Scaling Laws for Many-Shot In-Context Learning with Self-Generated Annotations
Zhengyao Gu*, Henry Peng Zou*, Yankai Chen, Aiwei Liu, Weizhi Zhang, Philip S. Yu

Semi-supervised ICL framework: confidence-filtered pseudo-demonstrations, no ground-truth labels required, that scales to 1,000+ demonstrations and outperforms standard ICL across zero-shot, few-shot, and many-shot settings. IterPSD further improves quality via iterative refinement and curriculum pseudo-labeling; up to 6.8% gains on classification tasks across 16 benchmarks.
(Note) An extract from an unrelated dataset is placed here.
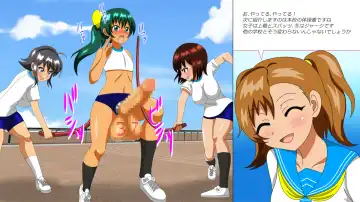 Osu Dorei Hakusho R Fhentai - Page 61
RECODE-H: A Benchmark for Research Code Development with Interactive Human Feedback
Chunyu Miao, Henry Peng Zou, Yangning Li, Yankai Chen, Yibo Wang, Fangxin Wang, Yifan Li, Wooseong Yang, Bowei He, Xinni Zhang, Dianzhi Yu, Hanchen Yang, Hoang H Nguyen, Yue Zhou, Jie Yang, Jizhou Guo, Wenzhe Fan, Chin-Yuan Yeh, Panpan Meng, Liancheng Fang, Jinhu Qi, Wei-Chieh Huang, Zhengyao Gu, Yuwei Han, Langzhou He, Yuyao Yang, Yinghui Li, Hai-Tao Zheng, Xue Liu, Irwin King, Philip S. Yu

102 PhD-level repository tasks from real research papers — structured instructions, unit tests, and a five-level feedback hierarchy simulating realistic researcher–agent collaboration. Experiments across GPT-5, Claude-Sonnet-4, DeepSeek-V3.1, and Gemini 2.5 show even minimal diagnostic feedback nearly doubles pass rates; dominant failure modes are paper misinterpretation and missing domain knowledge, not syntax errors.